You could be right - although I've just given it a coat of fast drying matte spray paint, I'd like to build another with more attention to getting the light down lower and better joints (I just used king size scissors instead of a thin modeler's blade, so the edges area bit rough).

My big question tho', is - how are you getting close enough to the fly to get those shots - without the fly moving way?
I'm only guessing, but you'd have to be only about 20cm from the subject!!  That dumb fly is asking to get swatted!

The images you shoot are lovely and sharp - what post processing /software are you using? - I use a combination of CaptureOne and CS5, or Aperture3.


----------



## kyrontf (Oct 18, 2011)

The attention to detail you're putting in is great. 

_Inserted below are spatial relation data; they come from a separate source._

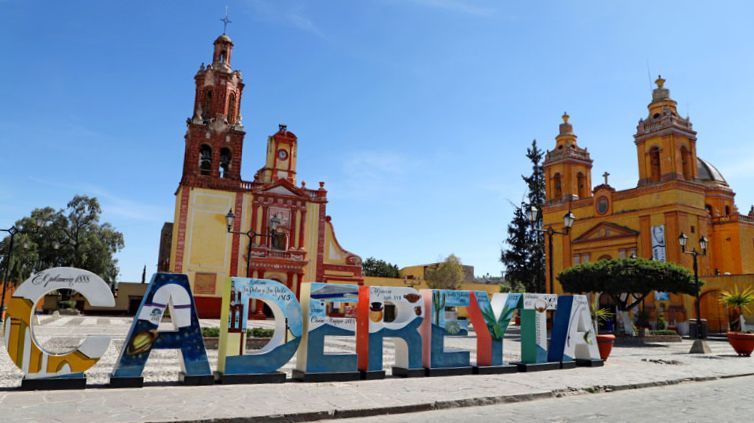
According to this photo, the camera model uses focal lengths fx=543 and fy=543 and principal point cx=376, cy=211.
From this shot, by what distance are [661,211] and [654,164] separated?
4185mm

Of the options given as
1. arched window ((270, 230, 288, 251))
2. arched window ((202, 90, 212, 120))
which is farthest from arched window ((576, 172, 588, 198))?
arched window ((202, 90, 212, 120))

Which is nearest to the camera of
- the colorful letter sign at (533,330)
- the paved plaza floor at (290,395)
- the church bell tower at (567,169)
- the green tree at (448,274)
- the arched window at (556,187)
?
the paved plaza floor at (290,395)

Hmm, perhaps the flies sense that I won't swat them (or anything else, for that matter).   Actually, I've found that if you approach them very slowly, they'll "get used" to you and be less jumpy.  After half a minute or so (depends on the species and individual I think), they stop perceiving you as a danger and will just sit around unless you move too fast or get _too _close.  It helps to try going for a fly who isn't too busy, since they'll be more likely to stick around while you approach.  During the night, you can also sometimes find "sleeping" flies under leaves and things.  They're quite easy to photograph.

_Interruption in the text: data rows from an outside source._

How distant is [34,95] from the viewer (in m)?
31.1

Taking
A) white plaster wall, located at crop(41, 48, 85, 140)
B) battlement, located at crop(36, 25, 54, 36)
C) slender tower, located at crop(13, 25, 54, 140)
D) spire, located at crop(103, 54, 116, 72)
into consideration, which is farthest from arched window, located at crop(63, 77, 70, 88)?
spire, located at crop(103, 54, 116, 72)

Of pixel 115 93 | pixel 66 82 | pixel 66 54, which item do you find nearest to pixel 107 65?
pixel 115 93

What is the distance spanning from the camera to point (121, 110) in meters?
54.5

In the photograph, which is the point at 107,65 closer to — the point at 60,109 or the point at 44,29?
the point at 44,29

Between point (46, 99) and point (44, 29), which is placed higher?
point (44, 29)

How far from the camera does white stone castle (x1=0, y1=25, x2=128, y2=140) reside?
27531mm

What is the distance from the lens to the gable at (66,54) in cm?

I estimate my working distance at 1:1 from the front of the lens to the subject is about 8-11cm with the Tamron.  What I do is just set it at 1:1 and move myself closer and closer with the shutter button half pressed.  As soon as I see the part of the subject I'm interested in getting sharp, I take the shot.  So it can be done pretty quickly before the subject decides to move.

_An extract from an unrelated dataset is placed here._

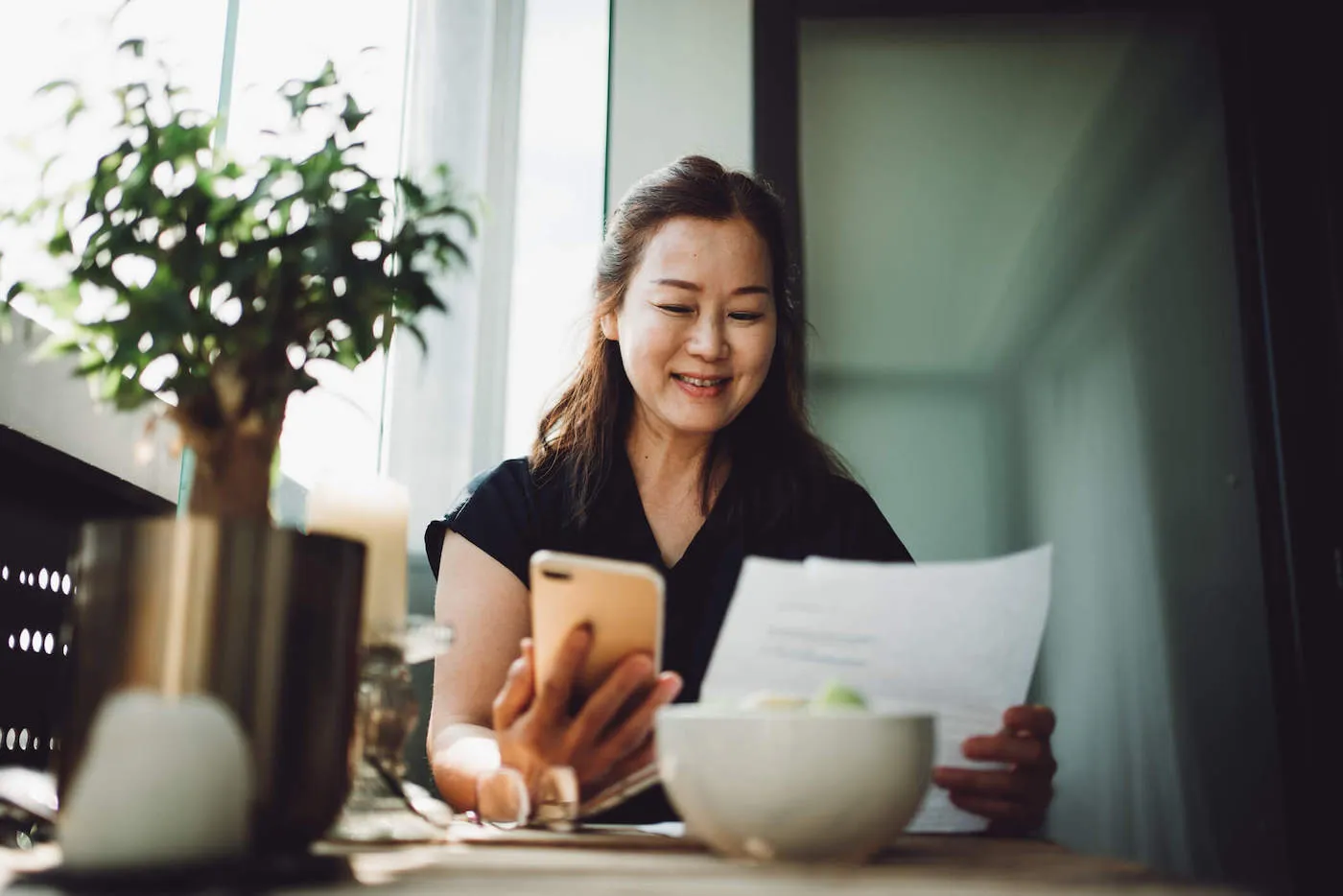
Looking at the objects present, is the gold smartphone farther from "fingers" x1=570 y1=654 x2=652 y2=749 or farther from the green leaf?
the green leaf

My only post-processing software is Gimp.  I usually tweak contrast, levels, and then apply some sharpening.  The images that come out of my camera are sometimes a little soft.


----------



## carlos58 (Oct 19, 2011)

great set and very good shots


----------



## WilfordSy (Oct 19, 2011)

Amazing photos! Very sharp and nice camera DIY setup too!


----------



## kyrontf (Oct 20, 2011)

Thanks carlos58, WilfordSy.  Glad you liked them.


----------



## WildDog22 (Oct 28, 2011)

I've been on a couple of shoots recently - one for a client, and the second as a follow-up, moving in closer to the subject.
In all cases I've been shooting wildflowers.... the first batch was in amongst rain periods, the second, at a closer location, with fine weather.  Really successful, the diffuser is working very well.  Not yet able to post images to this site, but have added one of the new images to my facebook account.  Facebook


----------



## kyrontf (Oct 28, 2011)

Glad the diffuser is working out.   Wish I had a bit of fine weather to work in.  Most of the bugs are hiding now due to the rain, and I've been too lazy to put a raincoat (read: plastic bag) on my camera.

You can add images to your posts by enclosing the link to an image inside img tags like this:

[ img ] image-URL [ / img ]

without the spaces.  You don't need a minimum number of posts to do it, and you can store the images on any image hosting site.  So long as you can get a URL to the image, the above method will work.

I wasn't able to view the Facebook page.  It said it was unavailable for some reason.


----------



## quinte (Oct 31, 2011)

Where is the picture?  My screen says "This photo is currently unavailable."


----------



## WildDog22 (Nov 1, 2011)

Sorry, I inadvertently included a link to a private family site... I'll try again shortly


----------



## WildDog22 (Nov 1, 2011)

kyrontf said:


> Glad the diffuser is working out.   Wish I had a bit of fine weather to work in.  Most of the bugs are hiding now due to the rain, and I've been too lazy to put a raincoat (read: plastic bag) on my camera.
> 
> You can add images to your posts by enclosing the link to an image inside img tags like this:
> 
> ...



without the spaces. You don't need a minimum number of posts to do it, and you can store the images on any image hosting site. So long as you can get a URL to the image, the above method will work.

Not sure where the link mentioned above goes (In the middle of other text?), and is the image-URL a location on my own hard drive, or must it be a website address?

In the meantime, maybe this link will work!! Rob Fairweather | Facebook


----------



## WildDog22 (Nov 1, 2011)

Maybe this will work...


----------



## kyrontf (Nov 1, 2011)

quinte said:


> Where is the picture?  My screen says "This photo is currently unavailable."


Which picture?  They're all showing up for me.



WildDog22 said:


> Not sure where the link mentioned above goes (In the middle of other  text?), and is the image-URL a location on my own hard drive, or must it  be a website address?
> 
> In the meantime, maybe this link will work!! Rob Fairweather | Facebook



Unfortunately I still can't see any pictures - it seems I have to actually sign up on Facebook to do that. 

The image URL should just be a web address where your image is.  Like this, without spaces:
[ img ] http:// www . website . com / your_image . jpg [ / img ]


----------



## WildDog22 (Nov 2, 2011)

This is a test image


----------